__Records from a spatial question set__
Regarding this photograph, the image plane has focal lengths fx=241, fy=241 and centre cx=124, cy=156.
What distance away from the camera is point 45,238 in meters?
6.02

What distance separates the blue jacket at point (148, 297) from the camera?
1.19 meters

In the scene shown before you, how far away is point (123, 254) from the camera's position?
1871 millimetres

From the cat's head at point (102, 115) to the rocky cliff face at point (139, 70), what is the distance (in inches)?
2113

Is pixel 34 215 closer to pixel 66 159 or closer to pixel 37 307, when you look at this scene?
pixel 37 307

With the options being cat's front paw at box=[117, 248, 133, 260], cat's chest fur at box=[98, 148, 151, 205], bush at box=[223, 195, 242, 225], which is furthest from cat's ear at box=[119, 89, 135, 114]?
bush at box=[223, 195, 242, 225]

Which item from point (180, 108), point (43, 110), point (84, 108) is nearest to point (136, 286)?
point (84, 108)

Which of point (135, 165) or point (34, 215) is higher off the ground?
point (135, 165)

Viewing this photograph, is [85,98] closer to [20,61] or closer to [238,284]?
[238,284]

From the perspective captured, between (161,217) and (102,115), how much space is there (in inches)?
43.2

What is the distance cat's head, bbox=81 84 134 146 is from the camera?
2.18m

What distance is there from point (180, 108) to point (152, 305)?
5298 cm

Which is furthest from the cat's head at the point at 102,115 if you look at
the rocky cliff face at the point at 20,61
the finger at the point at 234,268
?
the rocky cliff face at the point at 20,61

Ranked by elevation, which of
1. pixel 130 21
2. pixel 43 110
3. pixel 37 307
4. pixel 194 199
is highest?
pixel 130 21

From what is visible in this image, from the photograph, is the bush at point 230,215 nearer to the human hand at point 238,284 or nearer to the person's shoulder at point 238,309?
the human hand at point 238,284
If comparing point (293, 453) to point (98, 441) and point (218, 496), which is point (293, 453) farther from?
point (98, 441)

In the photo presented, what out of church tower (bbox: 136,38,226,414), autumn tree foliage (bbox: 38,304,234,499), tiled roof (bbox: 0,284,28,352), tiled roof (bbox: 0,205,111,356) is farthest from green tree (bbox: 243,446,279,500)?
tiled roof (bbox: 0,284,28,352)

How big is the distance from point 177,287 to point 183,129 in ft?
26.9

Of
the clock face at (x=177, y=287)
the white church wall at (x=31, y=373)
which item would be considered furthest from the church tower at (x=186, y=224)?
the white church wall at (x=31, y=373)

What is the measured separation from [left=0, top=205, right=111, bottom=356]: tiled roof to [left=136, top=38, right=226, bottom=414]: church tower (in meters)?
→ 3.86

__Task brief__
Reproduce these lines, substituting "bell tower" for "church tower" wherever it occurs and leaving everything else unchanged.

__Expected output__
Regarding this photograph, the image plane has focal lengths fx=241, fy=241 and centre cx=124, cy=156.
What distance away from the camera is point 45,238 in meters?
6.02

What distance separates the blue jacket at point (148, 297) from the camera?
1.19 meters

In the scene shown before you, how far away is point (123, 254) from the camera's position?
1871 millimetres

From the cat's head at point (102, 115) to the rocky cliff face at point (139, 70), what is the distance (in inches)?
2113

Is pixel 34 215 closer to pixel 66 159 or closer to pixel 37 307, when you look at this scene?
pixel 37 307

With the options being cat's front paw at box=[117, 248, 133, 260], cat's chest fur at box=[98, 148, 151, 205], bush at box=[223, 195, 242, 225], which is furthest from cat's ear at box=[119, 89, 135, 114]?
bush at box=[223, 195, 242, 225]

Which item from point (180, 108), point (43, 110), point (84, 108) is nearest to point (136, 286)?
point (84, 108)

Which of point (135, 165) or point (34, 215) is higher off the ground?
point (135, 165)

Viewing this photograph, is [85,98] closer to [20,61] or closer to [238,284]?
[238,284]

From the perspective captured, between (161,217) and (102,115), how much space is there (in inches)?
43.2

What is the distance cat's head, bbox=81 84 134 146 is from the camera?
2.18m

What distance is there from point (180, 108) to point (152, 305)?
5298 cm

Which is furthest from the cat's head at the point at 102,115 if you look at
the rocky cliff face at the point at 20,61
the finger at the point at 234,268
?
the rocky cliff face at the point at 20,61

Ranked by elevation, which of
1. pixel 130 21
2. pixel 43 110
3. pixel 37 307
4. pixel 194 199
is highest?
pixel 130 21

From what is visible in this image, from the photograph, is the bush at point 230,215 nearer to the human hand at point 238,284 or nearer to the person's shoulder at point 238,309?
the human hand at point 238,284
If comparing point (293, 453) to point (98, 441) and point (218, 496), which is point (293, 453) farther from?
point (98, 441)

In the photo presented, what out of bell tower (bbox: 136,38,226,414), autumn tree foliage (bbox: 38,304,234,499), tiled roof (bbox: 0,284,28,352), tiled roof (bbox: 0,205,111,356) is farthest from green tree (bbox: 243,446,279,500)?
tiled roof (bbox: 0,284,28,352)

How big is the distance from point 177,287 to point 183,129 in ft?
26.9

Of
the clock face at (x=177, y=287)
the white church wall at (x=31, y=373)
which item would be considered furthest from the bell tower at (x=186, y=224)?
the white church wall at (x=31, y=373)

What is the measured separation from [left=0, top=205, right=111, bottom=356]: tiled roof to [left=136, top=38, right=226, bottom=414]: bell tower (in meters)?
→ 3.86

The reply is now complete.